One of the best things about having a backyard veggie patch and fruit trees is how much they teach me. When I'm back there, my toes in the grass and the sun on my face, there is no technology to distract me. No one pleads with me to do things they can perfectly well do for themselves. There's nothing in the way of listening to my own thoughts (you parents of young ones know what I'm talking about). It's just me and the plants, slowly and quietly changing and trying to improve every day.
There's a lot to learn while watching the beans grow and the zucchini plants blossom. Here are three life lessons my garden has given me:
1. All Things Come in Their Own Time
You can't rush what grows in the garden. It requires patience and time to reach its potential. A careful eye and a little experience will tell you if carrots are ready to be yanked from the soil or if tomatoes need another couple days to ripen on the vine. On the flip side, you also can't deny something its readiness when it comes earlier than expected. For example, the warm, dry weather this year means I am picking apples in July. Granted we have an early ripening variety, but it's typically the first week of August before I'm canning my first batches of garlic rosemary apple jelly and cinnamon brown sugar applesauce, and filling the freezer with apple oat crumbles. The truth is the garden responds to the conditions in the air and in the soil, whatever they may be, just as we must learn to thrive as best we can with whatever life blows our way and plants at our feet.
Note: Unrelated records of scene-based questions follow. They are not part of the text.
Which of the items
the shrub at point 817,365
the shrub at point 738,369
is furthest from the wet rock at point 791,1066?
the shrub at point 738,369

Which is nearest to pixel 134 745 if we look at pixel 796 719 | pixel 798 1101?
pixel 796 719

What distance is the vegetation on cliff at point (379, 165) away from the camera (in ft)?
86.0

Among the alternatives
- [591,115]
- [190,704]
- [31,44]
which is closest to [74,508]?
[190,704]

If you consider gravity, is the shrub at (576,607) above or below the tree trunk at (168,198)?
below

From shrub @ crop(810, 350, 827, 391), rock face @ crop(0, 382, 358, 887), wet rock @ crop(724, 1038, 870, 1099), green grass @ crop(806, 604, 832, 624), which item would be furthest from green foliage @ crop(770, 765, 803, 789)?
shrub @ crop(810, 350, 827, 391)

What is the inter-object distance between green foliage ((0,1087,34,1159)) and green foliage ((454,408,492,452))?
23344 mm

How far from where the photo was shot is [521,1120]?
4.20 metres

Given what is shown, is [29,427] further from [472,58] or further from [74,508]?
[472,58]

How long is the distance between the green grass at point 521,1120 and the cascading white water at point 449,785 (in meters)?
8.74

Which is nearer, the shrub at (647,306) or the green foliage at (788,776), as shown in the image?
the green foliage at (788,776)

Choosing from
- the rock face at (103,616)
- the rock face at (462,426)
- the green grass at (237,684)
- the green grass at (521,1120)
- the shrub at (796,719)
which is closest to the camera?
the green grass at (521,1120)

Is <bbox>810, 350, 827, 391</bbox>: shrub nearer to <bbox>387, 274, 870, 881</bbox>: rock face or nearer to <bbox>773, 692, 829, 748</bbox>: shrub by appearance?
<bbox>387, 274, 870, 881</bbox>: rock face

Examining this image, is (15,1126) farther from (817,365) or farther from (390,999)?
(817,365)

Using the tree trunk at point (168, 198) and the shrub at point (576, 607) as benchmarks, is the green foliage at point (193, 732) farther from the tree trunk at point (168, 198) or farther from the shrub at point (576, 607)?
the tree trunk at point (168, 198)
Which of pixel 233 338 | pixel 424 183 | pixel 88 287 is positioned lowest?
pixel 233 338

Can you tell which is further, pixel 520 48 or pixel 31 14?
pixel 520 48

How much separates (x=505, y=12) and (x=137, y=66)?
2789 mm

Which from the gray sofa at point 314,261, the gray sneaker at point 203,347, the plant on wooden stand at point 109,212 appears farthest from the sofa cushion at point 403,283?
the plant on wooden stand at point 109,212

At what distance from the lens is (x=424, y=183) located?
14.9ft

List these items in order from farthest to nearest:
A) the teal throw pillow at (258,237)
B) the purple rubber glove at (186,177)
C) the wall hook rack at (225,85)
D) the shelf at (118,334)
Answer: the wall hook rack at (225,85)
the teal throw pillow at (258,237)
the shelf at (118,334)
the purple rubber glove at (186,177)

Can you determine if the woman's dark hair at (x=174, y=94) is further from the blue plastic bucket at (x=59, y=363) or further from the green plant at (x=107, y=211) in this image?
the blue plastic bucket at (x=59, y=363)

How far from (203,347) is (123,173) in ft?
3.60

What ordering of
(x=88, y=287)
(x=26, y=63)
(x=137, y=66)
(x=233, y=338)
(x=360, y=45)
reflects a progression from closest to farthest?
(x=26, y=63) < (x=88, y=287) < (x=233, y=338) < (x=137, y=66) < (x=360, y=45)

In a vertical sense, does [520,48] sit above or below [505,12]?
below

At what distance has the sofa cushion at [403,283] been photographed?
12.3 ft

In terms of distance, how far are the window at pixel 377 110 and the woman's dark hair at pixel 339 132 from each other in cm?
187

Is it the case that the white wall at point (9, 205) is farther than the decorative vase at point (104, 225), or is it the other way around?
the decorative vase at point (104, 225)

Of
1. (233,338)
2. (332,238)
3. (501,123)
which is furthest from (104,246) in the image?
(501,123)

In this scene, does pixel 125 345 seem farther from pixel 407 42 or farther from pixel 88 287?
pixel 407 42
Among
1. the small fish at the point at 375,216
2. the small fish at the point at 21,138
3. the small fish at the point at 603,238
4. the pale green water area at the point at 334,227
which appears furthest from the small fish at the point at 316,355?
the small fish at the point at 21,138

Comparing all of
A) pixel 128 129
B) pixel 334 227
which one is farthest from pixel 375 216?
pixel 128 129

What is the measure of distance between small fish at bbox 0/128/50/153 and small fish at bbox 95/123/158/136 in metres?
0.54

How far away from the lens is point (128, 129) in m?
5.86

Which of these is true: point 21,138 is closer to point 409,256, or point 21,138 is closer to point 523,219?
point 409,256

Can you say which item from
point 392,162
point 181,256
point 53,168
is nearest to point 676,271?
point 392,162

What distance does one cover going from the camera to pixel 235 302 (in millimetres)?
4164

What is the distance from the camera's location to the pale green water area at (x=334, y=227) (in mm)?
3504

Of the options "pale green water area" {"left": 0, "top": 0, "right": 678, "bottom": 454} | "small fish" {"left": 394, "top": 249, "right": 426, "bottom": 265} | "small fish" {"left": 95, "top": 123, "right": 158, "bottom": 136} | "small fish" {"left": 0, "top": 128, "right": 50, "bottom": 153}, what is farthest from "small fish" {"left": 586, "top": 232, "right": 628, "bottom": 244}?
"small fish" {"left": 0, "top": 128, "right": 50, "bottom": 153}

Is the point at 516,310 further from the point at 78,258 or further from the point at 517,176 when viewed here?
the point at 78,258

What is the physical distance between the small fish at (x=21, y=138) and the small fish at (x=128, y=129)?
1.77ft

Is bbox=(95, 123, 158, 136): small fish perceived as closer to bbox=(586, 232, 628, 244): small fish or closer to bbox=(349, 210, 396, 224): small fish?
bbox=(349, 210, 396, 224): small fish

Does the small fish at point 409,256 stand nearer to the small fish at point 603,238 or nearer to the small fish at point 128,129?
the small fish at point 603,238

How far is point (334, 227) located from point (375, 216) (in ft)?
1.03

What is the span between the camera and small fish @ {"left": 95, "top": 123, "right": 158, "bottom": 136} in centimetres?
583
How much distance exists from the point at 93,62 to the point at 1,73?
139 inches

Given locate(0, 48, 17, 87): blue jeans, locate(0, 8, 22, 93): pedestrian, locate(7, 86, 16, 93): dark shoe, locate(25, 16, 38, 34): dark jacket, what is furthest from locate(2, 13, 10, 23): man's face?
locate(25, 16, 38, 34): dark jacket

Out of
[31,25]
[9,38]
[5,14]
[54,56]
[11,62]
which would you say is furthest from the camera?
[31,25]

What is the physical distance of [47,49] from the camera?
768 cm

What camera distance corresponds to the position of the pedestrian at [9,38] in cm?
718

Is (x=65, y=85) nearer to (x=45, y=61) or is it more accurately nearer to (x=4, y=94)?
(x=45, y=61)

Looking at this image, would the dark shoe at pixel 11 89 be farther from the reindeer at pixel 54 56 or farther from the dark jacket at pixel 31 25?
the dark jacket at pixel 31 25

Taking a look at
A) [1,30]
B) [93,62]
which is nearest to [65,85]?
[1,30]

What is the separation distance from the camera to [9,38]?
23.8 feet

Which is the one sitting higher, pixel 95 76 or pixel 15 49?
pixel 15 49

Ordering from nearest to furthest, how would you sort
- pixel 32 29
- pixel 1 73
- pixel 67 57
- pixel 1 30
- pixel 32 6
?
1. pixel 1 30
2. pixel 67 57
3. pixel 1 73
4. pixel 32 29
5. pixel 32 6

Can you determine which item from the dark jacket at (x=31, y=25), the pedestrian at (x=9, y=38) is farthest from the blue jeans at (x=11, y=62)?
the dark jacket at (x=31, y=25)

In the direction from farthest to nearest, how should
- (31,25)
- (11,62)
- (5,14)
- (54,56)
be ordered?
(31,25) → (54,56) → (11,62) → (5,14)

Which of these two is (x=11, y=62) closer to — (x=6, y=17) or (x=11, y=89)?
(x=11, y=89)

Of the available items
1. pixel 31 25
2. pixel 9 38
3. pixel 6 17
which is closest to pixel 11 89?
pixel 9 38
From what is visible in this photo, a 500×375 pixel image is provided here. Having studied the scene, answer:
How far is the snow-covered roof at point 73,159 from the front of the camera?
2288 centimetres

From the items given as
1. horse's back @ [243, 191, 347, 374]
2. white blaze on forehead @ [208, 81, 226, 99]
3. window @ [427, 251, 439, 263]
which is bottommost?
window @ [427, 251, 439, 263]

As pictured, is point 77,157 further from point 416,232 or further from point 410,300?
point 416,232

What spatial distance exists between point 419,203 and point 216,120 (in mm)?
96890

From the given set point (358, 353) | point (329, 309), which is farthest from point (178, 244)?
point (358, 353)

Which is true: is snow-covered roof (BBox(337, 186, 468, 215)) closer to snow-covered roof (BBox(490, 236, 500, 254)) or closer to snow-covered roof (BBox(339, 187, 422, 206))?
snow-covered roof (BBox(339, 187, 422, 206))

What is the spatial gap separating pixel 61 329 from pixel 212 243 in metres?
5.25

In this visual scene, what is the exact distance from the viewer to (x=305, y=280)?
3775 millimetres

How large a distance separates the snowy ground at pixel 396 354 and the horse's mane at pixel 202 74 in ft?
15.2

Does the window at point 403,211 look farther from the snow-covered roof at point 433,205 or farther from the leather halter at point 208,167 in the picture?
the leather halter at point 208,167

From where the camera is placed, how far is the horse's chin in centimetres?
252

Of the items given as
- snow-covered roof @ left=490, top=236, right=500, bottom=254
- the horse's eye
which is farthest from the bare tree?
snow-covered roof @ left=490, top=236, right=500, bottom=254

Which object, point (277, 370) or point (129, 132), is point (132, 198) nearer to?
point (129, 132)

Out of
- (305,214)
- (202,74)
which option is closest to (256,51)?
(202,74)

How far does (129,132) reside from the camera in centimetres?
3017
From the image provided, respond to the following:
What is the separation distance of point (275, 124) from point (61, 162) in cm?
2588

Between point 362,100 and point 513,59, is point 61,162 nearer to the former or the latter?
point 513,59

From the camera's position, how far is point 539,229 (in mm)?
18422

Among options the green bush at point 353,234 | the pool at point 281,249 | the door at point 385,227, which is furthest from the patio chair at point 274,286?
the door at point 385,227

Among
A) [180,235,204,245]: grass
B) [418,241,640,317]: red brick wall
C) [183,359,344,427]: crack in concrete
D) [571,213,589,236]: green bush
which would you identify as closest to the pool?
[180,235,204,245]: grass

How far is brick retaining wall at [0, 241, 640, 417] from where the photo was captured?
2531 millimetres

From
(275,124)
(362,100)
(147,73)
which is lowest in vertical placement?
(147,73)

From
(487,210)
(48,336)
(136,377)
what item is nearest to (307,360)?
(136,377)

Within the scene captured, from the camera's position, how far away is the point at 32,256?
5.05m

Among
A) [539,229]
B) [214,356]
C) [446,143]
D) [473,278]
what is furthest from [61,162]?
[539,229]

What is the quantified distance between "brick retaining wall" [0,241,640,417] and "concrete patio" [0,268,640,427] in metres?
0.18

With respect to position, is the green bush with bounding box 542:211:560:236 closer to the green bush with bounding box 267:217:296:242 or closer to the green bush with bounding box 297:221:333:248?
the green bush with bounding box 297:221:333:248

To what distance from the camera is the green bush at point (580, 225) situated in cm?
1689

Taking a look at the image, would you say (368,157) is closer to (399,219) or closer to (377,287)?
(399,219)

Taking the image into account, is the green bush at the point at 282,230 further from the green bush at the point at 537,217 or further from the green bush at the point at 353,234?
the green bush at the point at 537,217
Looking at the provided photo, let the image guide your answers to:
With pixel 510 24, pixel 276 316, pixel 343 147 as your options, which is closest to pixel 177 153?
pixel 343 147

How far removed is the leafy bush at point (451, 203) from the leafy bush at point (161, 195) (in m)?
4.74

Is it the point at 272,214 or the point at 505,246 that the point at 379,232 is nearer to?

You can't always get what you want and money doesn't grow on trees, but plenty of really great stuff in life does start out on a branch. Peaches, pears, apples, apricots, nectarines and plums arranged neatly at a roadside stand or growing in your own backyard are as beautiful as life itself, and sometimes the cherry on top of a good day is quite literally a cherry on top. All these beautiful things bring us together, whether we go fruit picking with friends, chat with the seller at a roadside stand or preserve jars of dill pickles with a neighbour. All of that makes life richer, feeding our bellies and our hearts at the same time. Trees also bring us nuts, olives, bananas, lemons, limes, oranges, coconuts, figs and so much more. Yup, if it starts on a tree it can improve your life.
3. If We Don't Change We Don't Grow
There's no denying that change can be difficult, especially big changes like the one I am working on. After nearly nine years at home with my kids, I am planning to return to work outside the home this fall once my youngest son starts school. It's a big change, and not one that comes without a little anxiety, but the garden reminds me that change isn't only natural, it's actually healthy and can bring new things that I didn't even see coming. Just as a bean seed changes into a sprout, then into a stalk, then it flowers and produces fruit, people too can blossom through change. And just as the roots of the bean plant when left behind can add important nutrients to the soil over winter, we too leave our lasting marks on the world behind us as we change and move forward. Change is always coming our way, but we get to choose how we want to handle it.
What life lessons has your garden taught you?